-- Start of SUPPLIED INFORMATION --
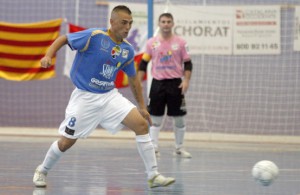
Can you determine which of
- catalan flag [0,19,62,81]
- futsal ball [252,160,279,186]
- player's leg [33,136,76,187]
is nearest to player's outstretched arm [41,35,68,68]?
player's leg [33,136,76,187]

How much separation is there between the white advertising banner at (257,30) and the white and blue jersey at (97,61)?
9.18 m

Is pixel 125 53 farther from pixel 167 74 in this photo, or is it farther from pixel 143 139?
pixel 167 74

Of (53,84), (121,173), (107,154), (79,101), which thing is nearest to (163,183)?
(79,101)

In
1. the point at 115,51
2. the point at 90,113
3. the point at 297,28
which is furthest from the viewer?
the point at 297,28

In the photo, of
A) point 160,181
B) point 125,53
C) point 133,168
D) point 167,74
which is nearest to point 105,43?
point 125,53

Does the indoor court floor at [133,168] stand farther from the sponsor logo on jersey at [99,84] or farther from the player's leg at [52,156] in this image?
the sponsor logo on jersey at [99,84]

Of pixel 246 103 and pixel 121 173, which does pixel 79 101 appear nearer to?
-- End of SUPPLIED INFORMATION --
## WHAT TO PRODUCE:
Put the lines above into a numbered list, skipping any blank lines. Leave the pictures out of your answer.

## EXPECTED ANSWER:
1. Can you determine which of
2. - catalan flag [0,19,62,81]
3. - futsal ball [252,160,279,186]
4. - player's leg [33,136,76,187]
5. is nearest to player's outstretched arm [41,35,68,68]?
6. player's leg [33,136,76,187]
7. How much separation is there between the white advertising banner at (257,30) and the white and blue jersey at (97,61)?
8. 9.18 m
9. Is pixel 125 53 farther from pixel 167 74 in this photo, or is it farther from pixel 143 139?
10. pixel 167 74
11. Of (53,84), (121,173), (107,154), (79,101), which thing is nearest to (163,183)?
12. (79,101)
13. In
14. 1. the point at 115,51
15. 2. the point at 90,113
16. 3. the point at 297,28
17. which is furthest from the viewer?
18. the point at 297,28
19. In the photo, of
20. A) point 160,181
21. B) point 125,53
22. C) point 133,168
23. D) point 167,74
24. which is nearest to point 105,43?
25. point 125,53
26. Does the indoor court floor at [133,168] stand farther from the sponsor logo on jersey at [99,84] or farther from the player's leg at [52,156] in this image?
27. the sponsor logo on jersey at [99,84]
28. Of pixel 246 103 and pixel 121 173, which does pixel 79 101 appear nearer to?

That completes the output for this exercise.